Researchers at Stony Brook University have identified the Glucose Transporter 1 (Glut1) protein as a potential therapeutic target for kidney disease. The study, led by Partha Biswas from the Renaissance School of Medicine at Stony Brook University, focused on antibody-mediated glomerulonephritis (AGN), a severe form of chronic kidney disease (CKD).
According to the Centers for Disease Control and Prevention, CKD affects about one in seven Americans, or approximately 35.5 million people. AGN occurs when the immune system produces antibodies that attack the basement membrane of the kidney's filtering units, leading to inflammation, tissue injury, and eventual kidney failure.
The research team used a mouse model to observe how inflammation affects immune cells in the kidney, particularly neutrophils. "While metabolic reprogramming has already transformed treatment strategies for cancer and autoimmune diseases, it has not been explored as a therapeutic avenue for neutrophils in AGN," said Biswas.
Their findings showed that neutrophils increase Glut1 expression and function in diseased kidneys. Glut1 is responsible for transporting glucose into cells and plays an important role in preventing damage by facilitating glucose reabsorption outside the kidney.
After confirming higher Glut1 expression during disease progression, researchers demonstrated that Glut1 activity in inflammatory cells is necessary for advancing AGN pathology. This process leads to increased inflammation and tissue damage early in the disease.

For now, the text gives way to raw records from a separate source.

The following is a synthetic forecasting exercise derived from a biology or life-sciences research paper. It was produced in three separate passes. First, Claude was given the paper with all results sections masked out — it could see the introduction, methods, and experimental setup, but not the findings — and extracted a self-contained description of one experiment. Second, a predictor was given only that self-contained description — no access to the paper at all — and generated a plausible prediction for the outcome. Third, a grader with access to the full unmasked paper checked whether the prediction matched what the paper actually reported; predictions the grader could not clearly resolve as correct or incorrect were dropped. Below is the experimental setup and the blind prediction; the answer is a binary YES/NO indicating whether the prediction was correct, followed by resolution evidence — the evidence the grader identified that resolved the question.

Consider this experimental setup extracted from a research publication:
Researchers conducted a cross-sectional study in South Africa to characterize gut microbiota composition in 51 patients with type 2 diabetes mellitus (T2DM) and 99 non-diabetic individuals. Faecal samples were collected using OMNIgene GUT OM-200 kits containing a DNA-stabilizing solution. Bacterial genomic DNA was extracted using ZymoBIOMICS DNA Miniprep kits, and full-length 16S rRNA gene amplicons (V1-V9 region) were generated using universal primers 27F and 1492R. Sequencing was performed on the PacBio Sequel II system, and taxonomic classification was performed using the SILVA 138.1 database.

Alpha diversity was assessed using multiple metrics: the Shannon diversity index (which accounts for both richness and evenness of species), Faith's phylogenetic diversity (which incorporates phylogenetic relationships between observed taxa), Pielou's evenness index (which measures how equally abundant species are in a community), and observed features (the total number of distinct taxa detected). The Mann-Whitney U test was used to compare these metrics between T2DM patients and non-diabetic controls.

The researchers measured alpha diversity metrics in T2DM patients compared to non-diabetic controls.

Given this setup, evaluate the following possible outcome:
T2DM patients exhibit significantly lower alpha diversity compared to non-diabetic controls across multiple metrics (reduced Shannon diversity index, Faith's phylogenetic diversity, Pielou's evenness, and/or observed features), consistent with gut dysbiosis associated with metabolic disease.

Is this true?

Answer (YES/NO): YES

"Essentially, we uncovered a previously unrecognized mechanism in the AGN disease process," Biswas said. "We then found that by selectively disabling Glut1 in neutrophils there is a dramatic reduction in their tissue-damaging effector functions throughout disease progression."
The study also reported: "while neutrophil-specific Glut1 ablation diminished the expression of tissue-damaging effector molecules in both early and late stages, renal cytokines’ and chemokines’ production were compromised only in the late stage of disease. Consequently, the Glut1 inhibitor treatment ameliorated renal pathology in AGN mice."
Biswas added that these results reveal a key role for Glut1 within neutrophils: "This circuit is not only central to disease pathology but also highly targetable and positions neutrophil metabolic prevention as a promising, and previously untapped, therapeutic strategy for AGN and potentially other forms of CKD."
The research received support from grants provided by the National Institutes of Health.